[SÉRIE D'EXERCICES]
a) Répondez aux questions suivantes d'après le texte sur la valorisation des déchets de laine de roche et de béton :
(i) Dans combien de laboratoires du campus DTU de Lyngby les réacteurs sont-ils répartis ?
(ii) Quel ingrédient du béton le matériau solide obtenu peut-il remplacer partiellement ?
(iii) Dans le cadre de quel projet Susan Stipp et ses collègues ont-ils travaillé sur cette idée ?
b) Recopiez, s'il vous plaît, tout le passage du texte sur la valorisation des déchets de laine de roche et de béton qui va de « Les déchets de matériaux » jusqu'à « et d’autres minéraux. » inclus.
c) Poursuivez le texte sur la valorisation des déchets de laine de roche et de béton à la suite de sa dernière phrase.

[TEXTE FOURNI]
+++

Une nouvelle méthode permet d’utiliser les déchets de laine de roche et de béton comme nouveaux matériaux de construction dans le cadre d’un processus qui élimine également le CO2 d’un flux gazeux ponctuel. Il en résulte un béton dont l’empreinte carbone est réduite, ce qui permet de résoudre deux problèmes en même temps.
Des réacteurs de différentes tailles répartis dans cinq laboratoires du campus DTU de Lyngby pourraient bien détenir le secret permettant d’éviter l’envoi à la décharge de matériaux de construction non recyclables, en les transformant en nouveaux matériaux de construction. Cette méthode est le fruit de l’imagination de Susan Stipp, professeur au DTU.
En bref, elle utilise de la laine de roche* usagée et du béton usagé concassé dans de l’eau, dans des conteneurs, où l’on ajoute du CO2 et un mélange breveté de molécules naturelles spécialement développées.
Les déchets de matériaux de construction, qui sont alcalins, sont transformés en un produit à grains fins contenant du carbonate de calcium et d’autres minéraux.
Ce produit s’accumule sous forme de sédiments dans les conteneurs, à l’instar du tartre qui s’accumule au fond d’une bouilloire lorsque l’on fait bouillir de l’eau. Ce matériau solide possède des propriétés qui le rendent approprié comme ingrédient du béton. Il peut remplacer partiellement le ciment, dont l’empreinte carbone est importante.
« Le béton fabriqué à partir de ce produit ne sera probablement pas assez solide pour construire de grands bâtiments, mais il pourrait être utilisé pour fabriquer des pavés dont l’empreinte carbone serait plus faible », indique Susan Stipp.
Se concentrer sur la montée en gamme
Grâce à une bourse Grand Solutions du Fonds danois pour l’innovation, Susan Stipp et ses collègues ont travaillé sur cette idée pendant des mois dans le cadre du projet CO2Fix et ont démontré la « preuve du concept ». Lors d’essais menés dans de petits conteneurs (appelés réacteurs), ils ont montré que le CO2** est immobilisé en tant que composant du nouveau matériau.

+++

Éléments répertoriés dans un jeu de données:

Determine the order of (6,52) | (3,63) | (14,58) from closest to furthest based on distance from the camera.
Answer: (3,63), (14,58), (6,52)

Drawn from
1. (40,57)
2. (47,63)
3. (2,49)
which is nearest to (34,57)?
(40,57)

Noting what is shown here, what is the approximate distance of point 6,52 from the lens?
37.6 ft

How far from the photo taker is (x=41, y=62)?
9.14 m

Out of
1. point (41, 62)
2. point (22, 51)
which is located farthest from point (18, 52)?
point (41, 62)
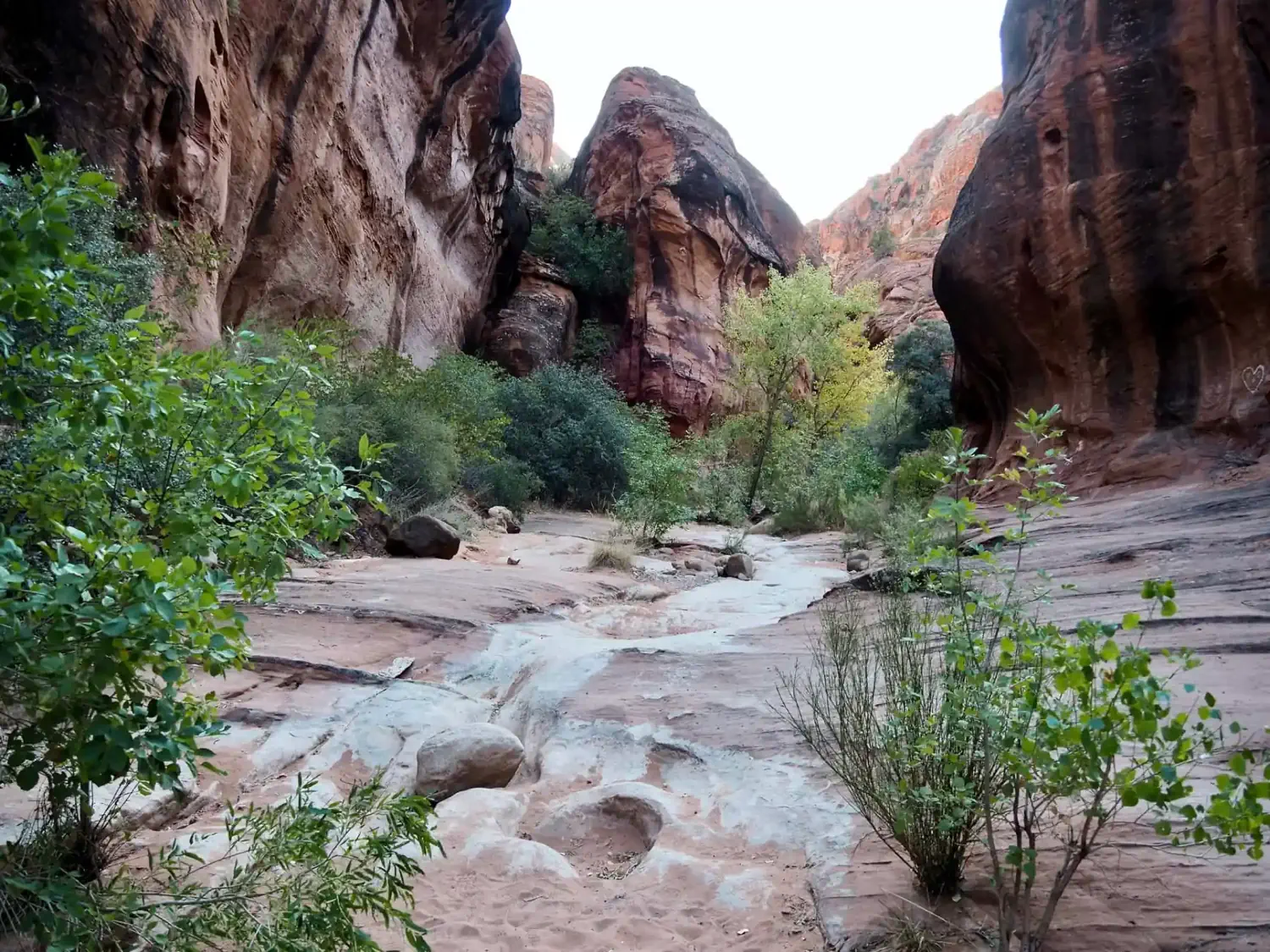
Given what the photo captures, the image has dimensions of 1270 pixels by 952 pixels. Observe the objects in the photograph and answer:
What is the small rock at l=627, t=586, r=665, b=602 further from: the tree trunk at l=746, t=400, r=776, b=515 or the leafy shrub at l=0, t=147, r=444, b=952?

+++

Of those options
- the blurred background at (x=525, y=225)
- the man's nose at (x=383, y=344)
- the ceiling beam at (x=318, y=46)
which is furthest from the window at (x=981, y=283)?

+++

[RÉPONSES PAR EXERCICE]
a)
(i) Cinq.
(ii) Le ciment.
(iii) Le projet CO2Fix.

b)
Les déchets de matériaux de construction, qui sont alcalins, sont transformés en un produit à grains fins contenant du carbonate de calcium et d’autres minéraux.

c)
Le travail en laboratoire se concentre désormais sur l’ajustement du processus et des additifs afin que la production puisse être augmentée avec les mêmes bons résultats. Les chercheurs sont passés de minuscules réacteurs de 50 ml à des réacteurs de 1 et 20 litres, puis à un réacteur de 4 mètres de haut pouvant contenir 300 litres.
« C’est comme pour un gâteau. On peut doubler la recette et obtenir un bon gâteau, mais on ne peut pas la multiplier par 10 ou 100 et être sûr qu’elle fonctionne. Vous devrez peut-être ajuster les ingrédients ou la façon dont vous mélangez les choses, ou encore le faire cuire à une température différente », explique le professeur.
Une fois que les chercheurs auront maîtrisé le processus dans le grand réacteur du laboratoire, ils ont l’intention de construire une installation pilote au sein de l’entreprise de valorisation énergétique des déchets ARGO à Roskilde, qui est l’un des partenaires du projet. Le CO2 capturé dans les gaz de combustion de l’incinération des déchets sera introduit dans le réacteur CO2Fix, où il sera « minéralisé », c’est-à-dire converti en matériaux utilisables dans la fabrication de nouveaux bétons.
Le potentiel du projet enthousiasme le directeur adjoint d’ARGO, Klaus W. Hansen, qui travaille à l’amélioration du climat et à l’économie circulaire : « Si nous réussissons ce projet, nous aiderons le climat en réduisant les émissions de CO2 tout en retirant un matériau de la décharge et en le transformant en un nouveau matériau de construction de valeur. »

Des avantages multiples
Il n’y a pas que l’environnement qui bénéficie de la réduction des déchets de construction dans les décharges, ou le climat qui bénéficie du CO2 capturé et stocké dans les nouveaux produits en béton.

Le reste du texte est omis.